Wilder, Mink, and the Fear of Death

At one point in the novel, Jack says that he admires Wilder for his ability to get caught up in the sheer sensory pleasure of things, and then happily forget them in the wake of another new stimulus.  This quality of Wilder’s is one of the chief reasons that Babette and Jack turn to him as a source of relief from their obssessive fear of death.  Wilder, in his toddler state of pre death-knowledge, becomes a totem for warding off that fear in the adults.  But a large part of Wilder’s happiness seems to be based on this quality of forgetfulness.

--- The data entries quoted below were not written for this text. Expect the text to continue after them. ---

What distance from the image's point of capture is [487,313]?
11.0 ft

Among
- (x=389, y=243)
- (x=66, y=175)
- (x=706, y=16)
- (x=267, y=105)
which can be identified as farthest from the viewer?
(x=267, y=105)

At the same time, Dylar, the fear of death repressing drug, causes forgetfulness.  For Wilder, the world is centered solely on whatever new stimulus he is taking in.  This breakdown in the overarching objective world in the face of an overriding series of individual stimuli is echoed also in Willie Mink.  Mink’s sense of reality has been eroded by Dylar to the extent that he respouts lines from television prgramming randomly.  Also, when Jack exploits the “suggestability” side effect with Mink he utilizes images and wordings drawn straight from the vocabulary of TV news sensationalism.  Looking at Mink (as the ultimate manifestation of an artificial lack of the fear of death, or of Dylar itself), and Wilder (as the natural maniffestation), both show the fear of death to be inevitable; Mink is overcome with mortal fear during the simulated shooting, even if his fear is, in a sense, a simulation and Wilder will eventually grow out of his lack of fear.  At the same time DeLillo is expressing the necessity of the fear of death,  the only alternative being either the transient naivete of a child or the disabling lethargy and forgetfulness of the Dylar user.

1 comment

  1. Excellent analysis of these alternative views of what we might describe as obliviousness. Wilder and Mink both succumb to sensory input that does not accurately reflect the world around them. Wilder’s ride across the interstate in some ways is just an echo of Mink’s drug-induced fog. In what ways are they different then?